No entanto, não parece que o caso exija longas explanações, pois a questão pode explicar-se em termos bem simples e lineares.

Assim:

Os autores formularam na p.i., para além do mais, um pedido de indemnização de €30.734,50 e, bem assim, um pedido de restituição de bens móveis.

Na 1ª instância, o pedido de indemnização foi julgado parcialmente procedente, tendo os réus sido condenados no pagamento de € 9.250,00; o pedido de restituição foi julgado improcedente.

Os réus interpuseram recurso de apelação. Os autores conformaram-se com essa procedência parcial do pedido de indemnização e interpuseram apenas recurso subordinado quanto à improcedência do pedido de restituição.

Na Relação, na procedência parcial do recurso principal dos réus, a indemnização foi (simplificando) reduzida para a quantia de €400,00; a decisão de improcedência do pedido de restituição foi mantida.

Nesta situação, como resulta do aludido AUJ, a medida da sucumbência corresponde à diferença entre os valores arbitrados na sentença da 1ª instância e no acórdão da Relação.

Logo, não há qualquer dúvida de que esse valor não é superior a €9.500,00 (dizemo-lo assim para simplificar – cfr. despacho aqui reclamado), valor este inferior a metade da alçada da Relação, que é impeditivo do recurso de revista.

No que respeita ao pedido de restituição, verifica-se, como também foi explicado, uma situação de dupla conformidade, também impeditiva da revista "normal" (art. 671º, nº 3, do CPC), nada mais havendo a acrescentar a este respeito, uma vez que a reclamação se limita agora à admissão do recurso de revista ao abrigo do art. 671º, nº 1, do CPC.

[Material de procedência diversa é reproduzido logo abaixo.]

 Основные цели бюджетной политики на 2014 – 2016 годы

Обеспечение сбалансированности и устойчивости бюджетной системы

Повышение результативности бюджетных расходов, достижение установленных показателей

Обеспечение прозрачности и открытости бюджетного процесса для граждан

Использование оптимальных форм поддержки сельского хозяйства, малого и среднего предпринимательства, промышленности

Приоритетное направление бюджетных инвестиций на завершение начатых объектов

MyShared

Resta dizer que – como decorre do que se expôs, que não introduz qualquer modificação ao que foi referido no despacho aqui reclamado – não existe qualquer ambiguidade ou contradição nos fundamentos deste despacho, assim como é patente que este, acima integralmente reproduzido, não enferma de qualquer falta ou até insuficiência de fundamentação.

Nem, como parece elementar, de qualquer erro.

Em conclusão:

Conformando-se os autores com o valor da indemnização fixada na sentença da 1ª instância e vindo a proceder parcialmente a apelação interposta pelos réus, a medida da sucumbência dos autores, para se aferir da admissibilidade do recurso de revista, corresponde à diferença entre os valores da indemnização arbitrados naquela sentença e no acórdão da Relação."